→ **Assignment**: When you reach the line with "Bezpośrednio nad widok" in the data below, begin printing lines exactly, and stop once the line with "Designer Gráfica verificando amostras de cor" has been printed.

→ **Source information**:
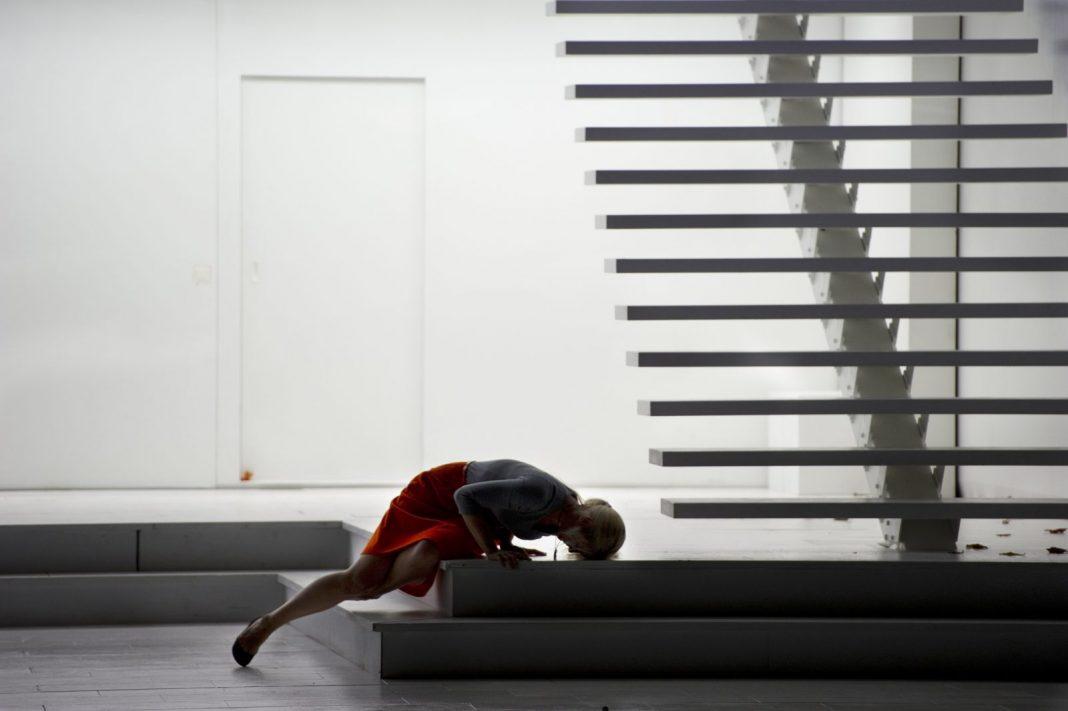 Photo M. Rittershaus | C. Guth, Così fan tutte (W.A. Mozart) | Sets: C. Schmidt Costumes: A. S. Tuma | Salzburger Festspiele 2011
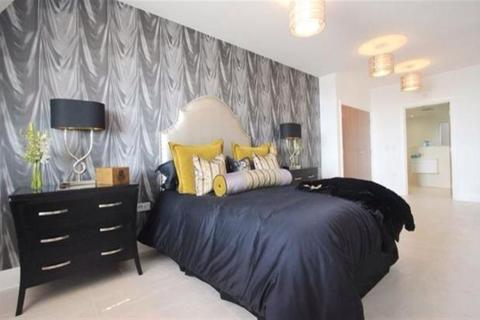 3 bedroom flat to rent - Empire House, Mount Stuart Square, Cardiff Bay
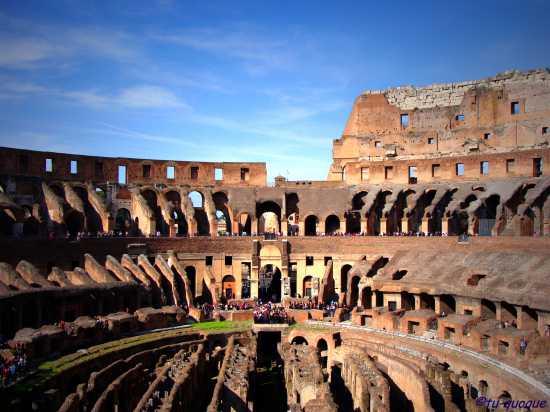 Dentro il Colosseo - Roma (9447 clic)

--

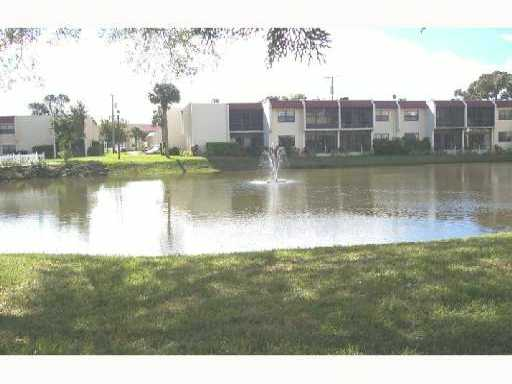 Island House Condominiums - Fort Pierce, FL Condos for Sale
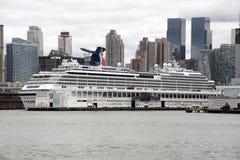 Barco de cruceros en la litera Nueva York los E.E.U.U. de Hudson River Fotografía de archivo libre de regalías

==

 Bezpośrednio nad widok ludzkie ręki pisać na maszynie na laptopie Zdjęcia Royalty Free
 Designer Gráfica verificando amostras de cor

→ **Answer to this problem**:
 Bezpośrednio nad widok ludzkie ręki pisać na maszynie na laptopie Zdjęcia Royalty Free
 Designer Gráfica verificando amostras de cor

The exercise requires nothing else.